The Directorate General of Health Services (DGHS) of Bangladesh with technical support from the Asian Disaster Preparedness Centre pilots its Hospital Disaster Safety Assessment (HDSA) Tool and Hospital Emergency Response Plan (HERP) Guideline at Baghaichari Upazila Health Complex of Rangmati on 6 and 7 December 2021 under the Strengthening Emergency Preparedness and Resilience in Bangladesh (SERB) Program. Piloting of these revamped tools is an exercise to validate their applicability in smaller local health facilities. After its pilot testing, the tool will be further improved and finalized for other Upazila Health Complex in Bandarban and Coxs Bazar. 

SERB seeks to contribute to the aspirations of the Government of Bangladesh for achieving an integrated approach for emergency management at national, sub-national, and community levels. The main objective of the program is to strengthen the institutional and technical capacities of the partners, in preparedness for response and disaster resilience in Bangladesh. 

Conceptualization of HDSA tool

As part of the technical capacity building, ADPC conducted Hospital Risk Assessment (HRA) in 23 Public Hospitals and HERP in 16 Public Hospitals from October 2013 to September 2019. The HRA and HERP were conducted using the Hospitals Safety Index (HSI) introduced by World Health Organisation (WHO). After which, a dissemination workshop was conducted to discuss the HRA and HERP findings. Recommendations suggested contextualizing the tools as per the requirement of primary, secondary, and tertiary hospitals, as many indicators were missing for conducting HRA and HERP. This led to the development of the HDSA and HERP tools at Upazila/Primary level under the leadership and guidance of DGHS in consultations with the World Health Organisation (WHO), National Institute of Preventive and Social Medicine (NIPSOM), and different hospital management specialists. 

Conducting disaster safety assessments using the tools would result in a better understanding of the vulnerabilities in the health complex from a multitude of hazards and understanding the disaster risk that might disrupt the normal operations of the health facilities immediately after a disaster impact. The result of the assessment will facilitate the identification of priority areas where corrective action needs to be planned to enhance the preparedness and disaster resilience of the hospital.

Group discussion on testing the HDSA on different parameters.

The first day of the testing started with a brief introduction to SERB. Later, 21 participants from the health facility were divided into groups to test out the tools on various parameters. These key parameters were as follows: 

  1. Hazards affecting the safety 
  2. Structural Vulnerabilities 
  3. Non-structural Vulnerabilities 
  4. Hospital emergency and disaster management
Participants shared their feedback on the viability of the tools.

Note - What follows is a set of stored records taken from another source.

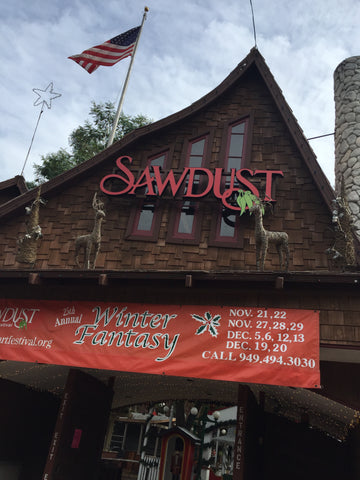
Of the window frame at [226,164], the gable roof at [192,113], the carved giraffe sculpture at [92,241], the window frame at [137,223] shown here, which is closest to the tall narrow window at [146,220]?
the window frame at [137,223]

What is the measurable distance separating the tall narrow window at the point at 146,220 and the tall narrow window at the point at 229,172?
4.78 feet

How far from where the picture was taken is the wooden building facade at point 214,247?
277 inches

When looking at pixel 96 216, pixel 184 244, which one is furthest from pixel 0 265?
pixel 184 244

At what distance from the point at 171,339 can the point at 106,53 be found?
11210mm

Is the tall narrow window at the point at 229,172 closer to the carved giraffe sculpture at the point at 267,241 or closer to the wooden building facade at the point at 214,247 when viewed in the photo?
the wooden building facade at the point at 214,247

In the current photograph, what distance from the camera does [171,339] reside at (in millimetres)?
7086

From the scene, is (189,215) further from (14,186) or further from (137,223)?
(14,186)

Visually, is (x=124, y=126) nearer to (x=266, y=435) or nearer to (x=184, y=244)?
(x=184, y=244)

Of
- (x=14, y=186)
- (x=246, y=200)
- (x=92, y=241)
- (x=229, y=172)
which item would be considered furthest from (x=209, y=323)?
(x=14, y=186)

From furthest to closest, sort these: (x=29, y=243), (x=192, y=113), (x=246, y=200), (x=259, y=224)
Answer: (x=192, y=113) < (x=29, y=243) < (x=246, y=200) < (x=259, y=224)

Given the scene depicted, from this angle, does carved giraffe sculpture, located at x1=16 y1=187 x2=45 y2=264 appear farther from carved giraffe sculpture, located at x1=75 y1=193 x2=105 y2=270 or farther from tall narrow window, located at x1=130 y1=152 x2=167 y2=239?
tall narrow window, located at x1=130 y1=152 x2=167 y2=239

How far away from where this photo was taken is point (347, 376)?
676 cm

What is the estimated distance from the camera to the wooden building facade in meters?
7.04

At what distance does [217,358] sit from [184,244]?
306 centimetres
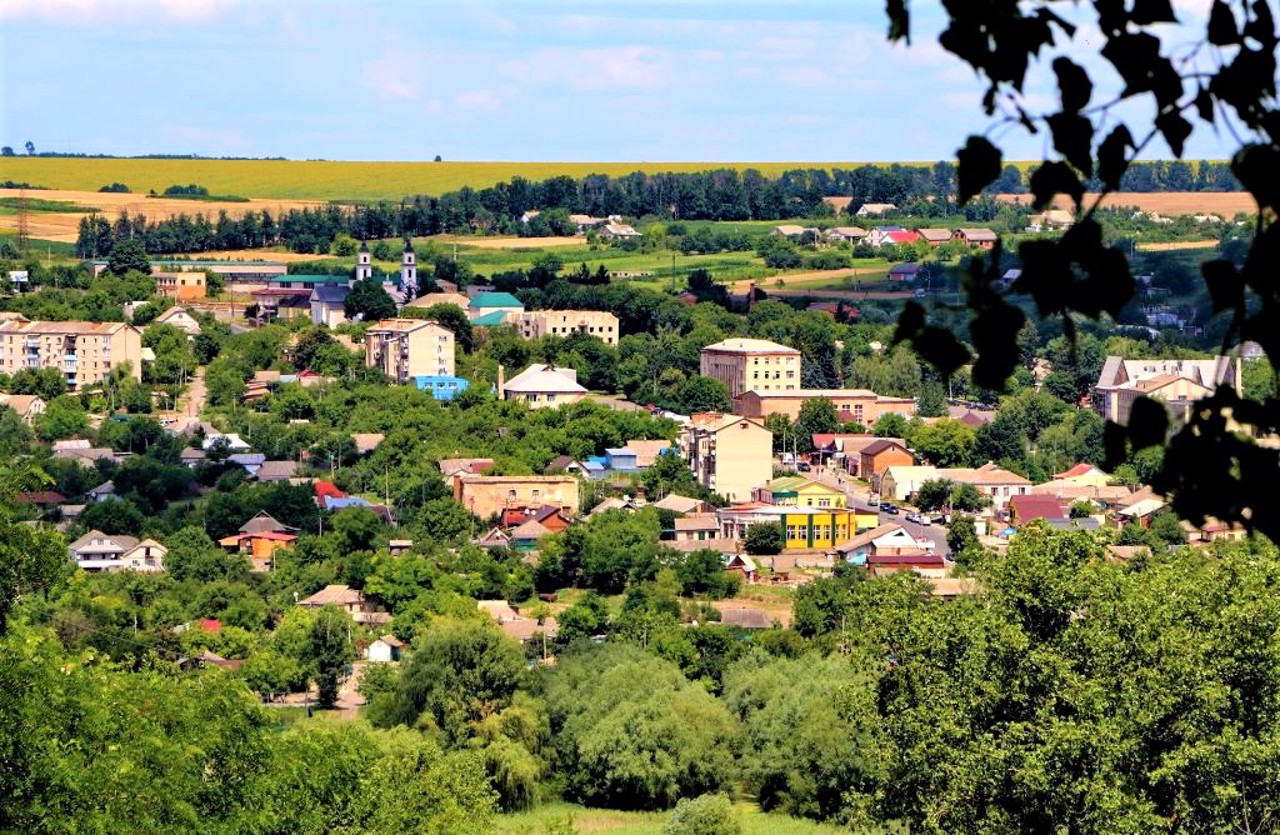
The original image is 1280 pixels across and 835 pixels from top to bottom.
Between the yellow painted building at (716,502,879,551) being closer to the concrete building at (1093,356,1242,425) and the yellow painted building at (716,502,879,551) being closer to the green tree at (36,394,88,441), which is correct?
the concrete building at (1093,356,1242,425)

The assessment of the tools was carried forward to the second day of the exercise. This was followed by a discussion on the viability of these assessment mechanisms. After careful deliberation, the participants highlighted the need of establishing a Hospital Disaster Management Committee. Dr. Mahabubur Rahaman, a participant, highlighted the lack of technical opinion and added, “The assessment could have been better if technical people were involved.” Another participant, Dr. Shawon Mollik suggested developing a Bengali translation of the tools for better understandability. 

At the end of the session, Nur Begum, Senior Staff Nurse from the health complex, expressed her gratitude towards the instructors and ADPC. Golam Kabir, Consultant of HDSA, appreciated the participants and said, “I am very happy to see the active involvement from all the participants.”